Die Sicherheitslage in Israel und den palästinensischen Gebieten ist seit langem extrem angespannt. Seit Beginn des Kriegs zwischen Israel und der islamistischen Hamas im Gazastreifen am 7. Oktober hat sich die Lage noch einmal verschärft. Seit Jahresbeginn kamen dem Ministerium zufolge insgesamt 485 Palästinenser bei israelischen Militäreinsätzen im Westjordanland, Konfrontationen oder eigenen Anschlägen ums Leben. Israel hat 1967 unter anderem das Westjordanland und Ost-Jerusalem erobert. Die Palästinenser fordern die Gebiete dagegen für einen eigenen Staat – mit Ost-Jerusalem als Hauptstadt.

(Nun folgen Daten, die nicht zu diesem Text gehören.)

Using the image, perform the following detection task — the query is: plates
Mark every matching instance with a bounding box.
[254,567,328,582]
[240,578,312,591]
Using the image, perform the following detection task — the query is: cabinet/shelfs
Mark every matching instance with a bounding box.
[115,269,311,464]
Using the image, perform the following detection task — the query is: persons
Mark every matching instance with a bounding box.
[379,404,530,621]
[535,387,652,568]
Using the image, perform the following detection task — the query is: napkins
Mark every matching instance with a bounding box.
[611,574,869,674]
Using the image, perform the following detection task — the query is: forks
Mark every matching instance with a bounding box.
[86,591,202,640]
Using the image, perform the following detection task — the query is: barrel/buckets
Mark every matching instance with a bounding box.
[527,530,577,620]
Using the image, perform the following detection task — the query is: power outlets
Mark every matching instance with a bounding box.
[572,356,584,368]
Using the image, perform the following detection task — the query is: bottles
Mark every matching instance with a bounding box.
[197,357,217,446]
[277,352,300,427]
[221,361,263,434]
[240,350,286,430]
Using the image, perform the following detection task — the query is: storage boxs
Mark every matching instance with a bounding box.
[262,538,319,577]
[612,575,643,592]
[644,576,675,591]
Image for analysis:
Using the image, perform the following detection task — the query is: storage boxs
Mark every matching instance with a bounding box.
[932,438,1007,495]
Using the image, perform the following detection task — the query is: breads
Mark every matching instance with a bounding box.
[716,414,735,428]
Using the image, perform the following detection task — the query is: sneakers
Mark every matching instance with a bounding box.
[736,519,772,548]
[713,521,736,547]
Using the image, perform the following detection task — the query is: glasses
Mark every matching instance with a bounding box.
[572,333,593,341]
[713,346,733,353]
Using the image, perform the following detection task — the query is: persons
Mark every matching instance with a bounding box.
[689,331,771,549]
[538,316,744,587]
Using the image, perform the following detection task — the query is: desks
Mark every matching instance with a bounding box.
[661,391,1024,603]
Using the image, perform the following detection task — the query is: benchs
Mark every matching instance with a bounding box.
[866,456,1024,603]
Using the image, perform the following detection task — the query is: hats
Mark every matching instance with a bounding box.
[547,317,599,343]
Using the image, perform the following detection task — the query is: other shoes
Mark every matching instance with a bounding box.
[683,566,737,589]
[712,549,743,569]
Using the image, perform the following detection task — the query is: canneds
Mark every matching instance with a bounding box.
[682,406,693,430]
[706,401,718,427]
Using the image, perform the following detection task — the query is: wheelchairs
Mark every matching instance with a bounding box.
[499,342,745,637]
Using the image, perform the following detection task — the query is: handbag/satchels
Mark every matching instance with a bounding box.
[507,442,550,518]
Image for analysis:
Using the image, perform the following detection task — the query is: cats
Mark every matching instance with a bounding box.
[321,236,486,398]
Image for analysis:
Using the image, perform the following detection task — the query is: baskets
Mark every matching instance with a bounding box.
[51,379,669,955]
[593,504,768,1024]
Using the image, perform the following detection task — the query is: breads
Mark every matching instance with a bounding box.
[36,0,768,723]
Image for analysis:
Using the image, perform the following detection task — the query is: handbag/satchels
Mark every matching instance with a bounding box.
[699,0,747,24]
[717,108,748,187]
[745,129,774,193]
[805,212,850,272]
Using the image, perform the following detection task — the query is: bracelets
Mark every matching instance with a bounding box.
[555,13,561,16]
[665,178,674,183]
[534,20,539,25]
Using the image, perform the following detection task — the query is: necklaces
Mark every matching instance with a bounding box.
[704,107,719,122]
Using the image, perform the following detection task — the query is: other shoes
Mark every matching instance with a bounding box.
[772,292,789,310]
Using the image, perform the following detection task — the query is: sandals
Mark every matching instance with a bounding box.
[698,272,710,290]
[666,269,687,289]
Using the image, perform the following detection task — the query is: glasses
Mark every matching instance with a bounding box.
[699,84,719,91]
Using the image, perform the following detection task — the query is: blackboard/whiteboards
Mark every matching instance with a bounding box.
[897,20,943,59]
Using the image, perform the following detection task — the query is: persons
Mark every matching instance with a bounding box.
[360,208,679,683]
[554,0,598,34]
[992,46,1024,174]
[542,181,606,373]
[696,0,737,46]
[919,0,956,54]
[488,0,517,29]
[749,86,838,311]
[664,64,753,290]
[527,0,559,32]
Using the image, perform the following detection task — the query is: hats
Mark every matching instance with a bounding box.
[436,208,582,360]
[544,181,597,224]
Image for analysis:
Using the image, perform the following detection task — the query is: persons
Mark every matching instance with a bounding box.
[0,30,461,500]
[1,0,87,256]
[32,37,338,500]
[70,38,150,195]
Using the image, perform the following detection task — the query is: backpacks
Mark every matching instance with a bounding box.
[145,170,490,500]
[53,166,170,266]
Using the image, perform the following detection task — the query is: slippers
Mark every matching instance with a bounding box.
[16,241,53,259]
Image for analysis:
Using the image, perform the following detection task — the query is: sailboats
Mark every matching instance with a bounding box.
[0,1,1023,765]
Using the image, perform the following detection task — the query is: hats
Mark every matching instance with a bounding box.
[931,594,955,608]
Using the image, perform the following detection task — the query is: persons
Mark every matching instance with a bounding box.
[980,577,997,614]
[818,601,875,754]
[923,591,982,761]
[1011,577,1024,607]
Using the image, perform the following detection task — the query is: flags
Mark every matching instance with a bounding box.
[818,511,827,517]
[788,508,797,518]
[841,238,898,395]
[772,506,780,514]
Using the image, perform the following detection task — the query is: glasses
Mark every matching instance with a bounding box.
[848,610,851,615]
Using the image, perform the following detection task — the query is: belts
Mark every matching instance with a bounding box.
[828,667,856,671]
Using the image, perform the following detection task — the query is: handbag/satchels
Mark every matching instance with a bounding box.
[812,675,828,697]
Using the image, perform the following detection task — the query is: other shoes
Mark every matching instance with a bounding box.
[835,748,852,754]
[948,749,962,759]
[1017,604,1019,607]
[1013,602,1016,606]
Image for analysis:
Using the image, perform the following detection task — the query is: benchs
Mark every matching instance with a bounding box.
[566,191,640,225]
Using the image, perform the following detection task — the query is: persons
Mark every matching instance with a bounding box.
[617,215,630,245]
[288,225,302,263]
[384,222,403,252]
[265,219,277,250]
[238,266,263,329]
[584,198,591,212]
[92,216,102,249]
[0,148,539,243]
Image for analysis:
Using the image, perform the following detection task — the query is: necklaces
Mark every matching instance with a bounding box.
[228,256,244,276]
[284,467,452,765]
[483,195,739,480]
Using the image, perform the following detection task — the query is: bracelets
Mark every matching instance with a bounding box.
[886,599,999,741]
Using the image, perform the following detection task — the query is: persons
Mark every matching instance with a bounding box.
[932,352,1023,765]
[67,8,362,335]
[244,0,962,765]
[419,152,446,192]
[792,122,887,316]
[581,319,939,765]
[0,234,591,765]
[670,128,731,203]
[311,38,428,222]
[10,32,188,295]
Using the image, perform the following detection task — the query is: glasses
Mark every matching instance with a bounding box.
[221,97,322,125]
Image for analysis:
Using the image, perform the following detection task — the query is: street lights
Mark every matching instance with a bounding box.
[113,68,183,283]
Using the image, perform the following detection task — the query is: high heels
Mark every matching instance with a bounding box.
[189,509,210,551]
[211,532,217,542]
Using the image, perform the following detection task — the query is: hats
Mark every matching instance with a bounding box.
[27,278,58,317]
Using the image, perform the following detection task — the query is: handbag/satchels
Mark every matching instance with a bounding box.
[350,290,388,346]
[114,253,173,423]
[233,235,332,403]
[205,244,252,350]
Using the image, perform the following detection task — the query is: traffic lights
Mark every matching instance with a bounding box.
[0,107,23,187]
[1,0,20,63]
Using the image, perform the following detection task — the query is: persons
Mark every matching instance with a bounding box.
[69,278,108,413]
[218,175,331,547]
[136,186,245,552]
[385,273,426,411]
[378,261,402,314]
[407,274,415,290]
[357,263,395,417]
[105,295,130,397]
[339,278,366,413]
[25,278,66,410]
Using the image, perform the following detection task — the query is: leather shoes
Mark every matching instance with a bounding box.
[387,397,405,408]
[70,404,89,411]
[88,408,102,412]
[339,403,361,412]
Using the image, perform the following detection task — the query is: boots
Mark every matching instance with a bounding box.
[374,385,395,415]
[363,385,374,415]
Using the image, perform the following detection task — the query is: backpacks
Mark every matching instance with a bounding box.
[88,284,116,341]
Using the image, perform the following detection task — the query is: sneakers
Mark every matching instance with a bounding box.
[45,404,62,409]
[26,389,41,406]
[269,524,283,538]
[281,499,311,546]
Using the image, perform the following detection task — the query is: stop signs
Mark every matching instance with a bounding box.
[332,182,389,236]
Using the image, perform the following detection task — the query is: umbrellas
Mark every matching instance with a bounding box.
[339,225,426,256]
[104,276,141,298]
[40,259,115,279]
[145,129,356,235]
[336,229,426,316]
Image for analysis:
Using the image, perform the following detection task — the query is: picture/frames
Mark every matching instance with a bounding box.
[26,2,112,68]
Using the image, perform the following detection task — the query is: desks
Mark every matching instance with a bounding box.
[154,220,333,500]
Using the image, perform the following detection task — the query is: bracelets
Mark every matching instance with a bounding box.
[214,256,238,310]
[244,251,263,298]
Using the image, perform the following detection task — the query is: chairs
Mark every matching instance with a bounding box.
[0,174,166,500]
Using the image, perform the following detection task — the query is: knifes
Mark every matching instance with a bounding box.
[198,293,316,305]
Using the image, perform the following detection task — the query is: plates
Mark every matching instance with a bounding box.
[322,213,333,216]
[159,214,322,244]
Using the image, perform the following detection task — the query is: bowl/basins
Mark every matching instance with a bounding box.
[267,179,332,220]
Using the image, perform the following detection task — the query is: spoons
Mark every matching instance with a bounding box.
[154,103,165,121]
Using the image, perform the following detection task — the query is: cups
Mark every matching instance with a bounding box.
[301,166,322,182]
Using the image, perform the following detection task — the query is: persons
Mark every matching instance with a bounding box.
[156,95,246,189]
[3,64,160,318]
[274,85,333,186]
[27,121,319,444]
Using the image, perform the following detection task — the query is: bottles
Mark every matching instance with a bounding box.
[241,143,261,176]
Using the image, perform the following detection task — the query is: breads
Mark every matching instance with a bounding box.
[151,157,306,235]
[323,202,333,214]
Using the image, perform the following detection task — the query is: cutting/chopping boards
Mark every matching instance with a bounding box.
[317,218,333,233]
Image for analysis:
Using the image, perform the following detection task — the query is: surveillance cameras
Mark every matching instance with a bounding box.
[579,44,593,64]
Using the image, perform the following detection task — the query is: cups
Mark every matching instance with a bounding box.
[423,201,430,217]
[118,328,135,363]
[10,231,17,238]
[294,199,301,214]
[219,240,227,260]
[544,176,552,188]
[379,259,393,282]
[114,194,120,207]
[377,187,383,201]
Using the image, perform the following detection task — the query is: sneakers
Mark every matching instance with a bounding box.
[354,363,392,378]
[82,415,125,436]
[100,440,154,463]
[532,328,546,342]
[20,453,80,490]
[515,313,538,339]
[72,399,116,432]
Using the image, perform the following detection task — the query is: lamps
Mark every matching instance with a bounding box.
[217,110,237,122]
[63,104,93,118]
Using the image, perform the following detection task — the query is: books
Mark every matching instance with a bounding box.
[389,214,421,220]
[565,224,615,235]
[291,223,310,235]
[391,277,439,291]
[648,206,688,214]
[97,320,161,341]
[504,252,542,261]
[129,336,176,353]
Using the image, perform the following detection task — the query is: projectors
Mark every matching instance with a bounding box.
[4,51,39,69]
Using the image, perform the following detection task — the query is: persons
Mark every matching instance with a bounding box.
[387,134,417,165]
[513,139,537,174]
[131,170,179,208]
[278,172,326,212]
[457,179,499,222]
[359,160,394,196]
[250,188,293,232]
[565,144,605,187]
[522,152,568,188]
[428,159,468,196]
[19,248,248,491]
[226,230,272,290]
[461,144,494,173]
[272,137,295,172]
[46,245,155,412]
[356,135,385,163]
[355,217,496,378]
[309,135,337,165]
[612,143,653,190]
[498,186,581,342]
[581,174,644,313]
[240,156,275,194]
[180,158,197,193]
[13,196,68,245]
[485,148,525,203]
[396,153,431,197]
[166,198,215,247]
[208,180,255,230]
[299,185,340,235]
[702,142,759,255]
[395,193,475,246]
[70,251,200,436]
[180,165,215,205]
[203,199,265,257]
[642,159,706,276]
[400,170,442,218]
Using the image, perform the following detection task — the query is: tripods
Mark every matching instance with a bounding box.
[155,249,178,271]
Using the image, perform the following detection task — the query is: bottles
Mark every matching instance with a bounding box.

Frankreichs Außenministerin Catherine Colonna hat ihren Aufruf zu einer sofortigen Waffenruhe im Krieg zwischen Israel und der radikalislamischen Hamas bekräftigt. „Wir fordern eine sofortige, anhaltende Waffenruhe, um zu einem Waffenstillstand zu kommen“, sagte Colonna nach einem Treffen mit ihrem britischen Amtskollegen David Cameron am Dienstag in Paris. Sie sprach sich auch dafür aus, die EU-Sanktionen gegen die Hamas und die „Finanzierung des Terrorismus“ zu verschärfen.

Auf nationaler Ebene kündigte sie Sanktionen gegen gewalttätige israelische Siedler an, die im Westjordanland gegen Palästinenser vorgehen. „Ich habe die von manchen Siedlern begangenen Gewaltakte mit eigenen Augen gesehen, das ist inakzeptabel“, sagte Colonna, die zuvor Israel, das Westjordanland und den Libanon besucht hatte. Frankreich werde die Sanktionen gegen einzelne Siedler „auf der Basis dokumentierter Informationen“ verhängen, fügte sie hinzu.